Squats on your knees - the right technique and recommendations

Squatting on the knees is a fairly rare exercise for the development of the hips and buttocks. It is used in weightlifting and powerlifting to further work out the lower phase of the squat with a barbell. Exercise allows not only an unusual way to load large muscles, but also to affect small muscles, which, as a rule, are not given due attention.

The load on the muscles

During squats on the knees most of the work is done by the muscles of the buttocks and biceps of the hips. Part of the load also falls on the muscles of the back and press, which work as stabilizers, relieving excessive tension from the spine.

In addition to the large muscles listed, such squats develop the small muscles of the legs. This is their important advantage. The inclusion in the work of small groups of muscle fibers, in particular, semi-tendon and semi-membranous muscles, provides a comprehensive development of the lower body.

Squats on your knees - the right technique and recommendations

Squats from a kneeling position should be performed carefully and carefully. This is due to the fact that a rather high load falls on the spine, namely on its lower section.

If you violate the technique of exercise, you can easily injure your lower back. To reduce the likelihood of injury, it is worth gradually reaching the working weight over 2-3 warm-up approaches.
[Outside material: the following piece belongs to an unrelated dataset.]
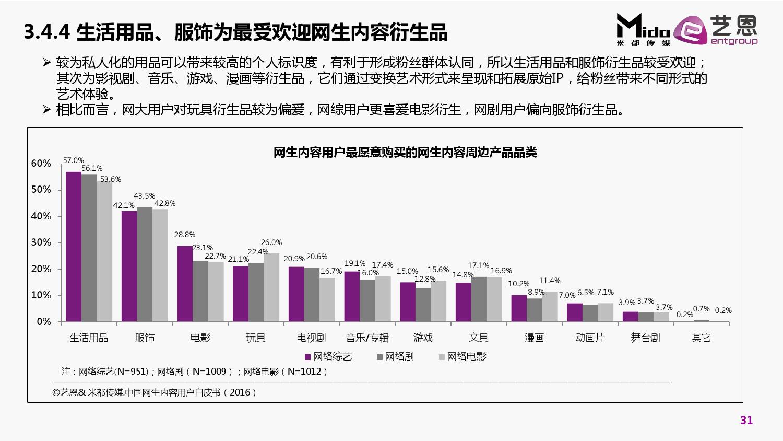 2016%e4%b8%ad%e5%9b%bd%e4%b8%93%e4%b8%9a%e7%bd%91%e7%94%9f%e5%86%85%e5%ae%b9%e7%94%a8%e6%88%b7%e7%99%bd%e7%9a%ae%e4%b9%a6_000031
It is recommended that novice athletes master the technique with an empty bar. Only after practicing the movement and achieving full control over the work of the muscles can the working weight be increased.

It’s best to do squats in the frame.

This will avoid possible negative consequences. In the event of a dangerous situation, you can simply drop the bar.

It is very important to stretch your back first. If during the exercise the muscles of the lower back are pinched, it will be extremely difficult to work with weight. For the same reason, do not squat on your knees after a deadlift.

You can put it after hyperextension, but perform the latter not to failure, but as a warm-up.

Specificity and contraindications

Squats on the knees with weights are specific exercises that should be used for a comprehensive study of the muscles of the legs and buttocks. They are not used to build muscle. For these purposes, other functional exercises, such as lunges, are better suited.

Squats from the knees have some contraindications.

You should not perform them in case of injuries to the spine or knees. Also, the exercise is not suitable for beginners. To increase the comfort of movement, you can use soft knee pads.


How to do squats with a barbell from a standing position on your knees? The technique of the exercise is as follows:

  1. To begin, prepare the bar of the desired weight. Get down on your knees and place the bar just below the neck, on the trapezius muscles.

    It is better to do squats in the frame or ask your partner for help.Shins should be parallel to each other, knees spaced slightly wider than shoulders. Put your socks on the floor tightly. Advanced athletes can stretch their socks. Slightly bend your back in the lower back and fix the position.

    Do not bend your back throughout the exercise. Look in front of you.

  2. Slowly go down 2-3 counts until the buttocks reach the level of the upper calf, and the hips are parallel to the floor. In this case, you should feel a good stretching of the gluteal muscles.
  3. Without stopping at the bottom, return to the starting position.

    Keep deflection in the lower back.

In total, you can do 10-15 repetitions in the approach. It is advisable that the last replay be performed almost to failure. Do not forget about warm-up approaches in front of workers.

The warm-up approaches, in turn, should be performed slowly on several accounts, while the workers can be done at a faster pace.


To make lap squats more effective, use the following tips:

  • Breathing plays a key role in the quality of movement. It is the reduction of the diaphragm that allows you to maintain correct posture and removes excessive stress from the spine. Do not hold your breath, take deep breaths and exhale completely.
  • Do not move your hips apart. Knees should be strictly opposite each other and always look forward.

  • In the break between sets, it’s better not just to relax, but to hang on the horizontal bar. So you stretch your lower back.
  • Squat on the knees can be completed by reverse hyperextension.

Squats on your knees - the right technique and recommendations

Thus, a squat on the knees is an excellent exercise for the buttocks and hips, allowing you to give a load not only to the large muscles, but also to the small muscles. It develops a neuromuscular connection well and with regular performance gives tangible results.

Due to the fact that the exercise is classified as traumatic, it should be performed with extreme caution.